→ STATED TASK 1: In the gearbox patent text below, how does the unit-power of turbine fracturing equipment compare with that of conventional diesel fracturing equipment of the same size and weight?
→ STATED TASK 2: Turn the paragraph of the gearbox patent text below that begins "For vehicle-mounted turbine fracturing equipment currently" into a short bulleted list that keeps its main facts.

→ TEXT SECTION:
REDUCTION GEARBOX FOR TURBINE FRACTURING

Abstract

The present invention discloses a reduction gearbox for turbine fracturing with a compact overall structure, a small volume, a light weight and a large transmission ratio, wherein the power is input through a small end gear of the sun wheel axle, slowdown and increased the torque through the engagement between the big end gear of the sun wheel axle and the planetary gear, and output through the planetary carrier. A structure of the planetary gear set with reduced gear size and number is more suitable for the reduction requirement of a turbine engine. It can be observed through an observation hole by opening the cover plate, which is convenient for maintenance. A brake apparatus works with a brake pad so as to promptly stop the equipment in case of emergency to ensure the equipment and personal safety.

Description

TECHNICAL FIELD

The present invention relates to the technical field of turbine fracturing, and specifically to a reduction gearbox for turbine fracturing.

BACKGROUND

For vehicle-mounted turbine fracturing equipment currently, a turbine engine is used as the power source, a reduction gearbox and a transmission shaft or a coupling are used as the transmission devices, and a fracturing plunger pump is used as the actuating element. The turbine engine itself has the advantages of small volume, light weight and high power density. For the same size and weight, the unit-power of a turbine fracturing equipment is more than twice that of conventional diesel fracturing equipment. The turbine engine can be fueled by 100% natural gas directly, unlike in electric drive fracturing equipment, there is no need for a middle stage of gas power generation, thus saving the investment cost on gas generator sets. Meanwhile, a turbine fracturing equipment is employed to distribute the failure risk of a single high-power gas generator onto each turbine fracturing equipment, avoiding that the failure of a single gas generating equipment causes the risk of breakdown of the whole set of fracturing equipment.

The planetary gear reduction gearbox installed in the turbine fracturing equipment often adopts a cantilever overall structure due to its small space. However, if the support of the planetary carrier is not properly handled, the stiffness of the planetary carrier may decrease, the vibration will increase, and the unevenness of gear meshing parts will be strengthened, thus greatly reducing the reliability and life of planetary gear transmission.

Therefore, there is an urgent need for a reduction gearbox for turbine fracturing with convenient installation, compact overall structue and good transmission performance.

SUMMARY

To overcome the deficiencies in the prior art, an objective of the present invention is to provide a reduction gearbox for turbine fracturing with a compact overall structure, a small volume, a light weight and a large transmission ratio, wherein the power is input through a small end gear of the sun wheel axle, slowdown and increased the torque through the engagement between the big end gear of the sun wheel axle and the planetary gear, and output through the planetary carrier. A structure of the planetary gear set with reduced gear size and number is more suitable for the reduction requirement of a turbine engine. It can be observed through an observation hole by opening the cover plate, which is convenient for maintenance. A brake apparatus works with a brake pad so as to promptly stop the equipment in case of emergency to ensure the equipment and personal safety.

→ ENTRIES SUPPLIED:

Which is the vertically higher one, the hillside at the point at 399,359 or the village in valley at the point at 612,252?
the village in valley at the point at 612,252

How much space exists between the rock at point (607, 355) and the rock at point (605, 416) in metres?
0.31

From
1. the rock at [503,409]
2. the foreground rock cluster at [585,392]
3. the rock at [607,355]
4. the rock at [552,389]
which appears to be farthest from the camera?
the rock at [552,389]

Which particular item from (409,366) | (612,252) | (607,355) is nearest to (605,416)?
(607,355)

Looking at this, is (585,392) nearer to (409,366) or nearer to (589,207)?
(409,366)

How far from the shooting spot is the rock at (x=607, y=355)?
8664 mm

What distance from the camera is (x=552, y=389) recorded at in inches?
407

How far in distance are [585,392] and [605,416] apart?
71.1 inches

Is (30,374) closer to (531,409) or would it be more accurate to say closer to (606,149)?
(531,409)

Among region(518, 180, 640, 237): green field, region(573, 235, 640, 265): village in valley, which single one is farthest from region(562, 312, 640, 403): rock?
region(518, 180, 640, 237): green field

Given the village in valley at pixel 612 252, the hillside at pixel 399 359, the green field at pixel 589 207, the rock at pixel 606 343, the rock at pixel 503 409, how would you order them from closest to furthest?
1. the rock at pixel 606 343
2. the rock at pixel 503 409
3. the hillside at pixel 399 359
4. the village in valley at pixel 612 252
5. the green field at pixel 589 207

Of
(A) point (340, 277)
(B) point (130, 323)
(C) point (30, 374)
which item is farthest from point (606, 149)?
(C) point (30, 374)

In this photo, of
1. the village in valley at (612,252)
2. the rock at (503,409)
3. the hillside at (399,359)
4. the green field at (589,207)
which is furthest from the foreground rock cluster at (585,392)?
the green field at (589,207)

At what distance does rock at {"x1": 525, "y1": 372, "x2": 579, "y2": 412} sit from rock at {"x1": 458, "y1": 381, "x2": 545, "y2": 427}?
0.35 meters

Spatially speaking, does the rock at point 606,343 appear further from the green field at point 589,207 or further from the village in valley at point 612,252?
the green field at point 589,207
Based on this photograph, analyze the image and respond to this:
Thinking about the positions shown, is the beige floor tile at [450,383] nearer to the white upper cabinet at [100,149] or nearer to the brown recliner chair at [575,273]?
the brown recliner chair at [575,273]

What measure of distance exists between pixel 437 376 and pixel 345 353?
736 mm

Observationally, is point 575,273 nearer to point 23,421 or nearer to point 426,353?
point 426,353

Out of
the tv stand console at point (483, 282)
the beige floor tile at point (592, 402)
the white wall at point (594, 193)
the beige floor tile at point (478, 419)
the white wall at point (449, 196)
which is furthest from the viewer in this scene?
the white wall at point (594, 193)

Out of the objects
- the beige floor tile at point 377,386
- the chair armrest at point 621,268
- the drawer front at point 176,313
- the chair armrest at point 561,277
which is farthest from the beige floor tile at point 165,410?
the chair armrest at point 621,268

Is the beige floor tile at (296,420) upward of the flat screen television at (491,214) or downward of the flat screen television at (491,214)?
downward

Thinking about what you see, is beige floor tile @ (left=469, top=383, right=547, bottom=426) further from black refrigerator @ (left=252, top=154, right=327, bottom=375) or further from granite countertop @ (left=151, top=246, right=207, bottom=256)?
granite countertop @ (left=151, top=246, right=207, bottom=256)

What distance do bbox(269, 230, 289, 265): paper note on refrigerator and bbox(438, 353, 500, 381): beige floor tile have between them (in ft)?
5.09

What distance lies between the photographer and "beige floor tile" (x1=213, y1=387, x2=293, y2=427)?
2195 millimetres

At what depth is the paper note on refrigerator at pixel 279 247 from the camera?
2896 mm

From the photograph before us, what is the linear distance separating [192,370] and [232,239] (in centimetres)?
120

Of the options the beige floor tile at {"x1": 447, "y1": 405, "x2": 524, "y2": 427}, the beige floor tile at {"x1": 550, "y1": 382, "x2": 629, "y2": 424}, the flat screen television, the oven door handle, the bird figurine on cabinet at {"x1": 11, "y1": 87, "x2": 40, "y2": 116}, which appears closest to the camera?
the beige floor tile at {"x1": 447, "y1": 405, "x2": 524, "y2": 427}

→ FULL ANSWER 1: It is more than twice as high.

→ FULL ANSWER 2:
- Vehicle-mounted turbine fracturing equipment uses a turbine engine as the power source, a reduction gearbox and a transmission shaft or coupling as the transmission devices, and a fracturing plunger pump as the actuating element.
- The turbine engine has a small volume, light weight and high power density.
- At the same size and weight, its unit-power is more than twice that of conventional diesel fracturing equipment.
- The engine can run directly on 100% natural gas. Unlike electric drive fracturing, it needs no intermediate gas power generation stage, which saves the cost of gas generator sets.
- Each turbine fracturing unit carries its own share of the failure risk, so the failure of a single gas-generating unit cannot bring down the whole set of fracturing equipment.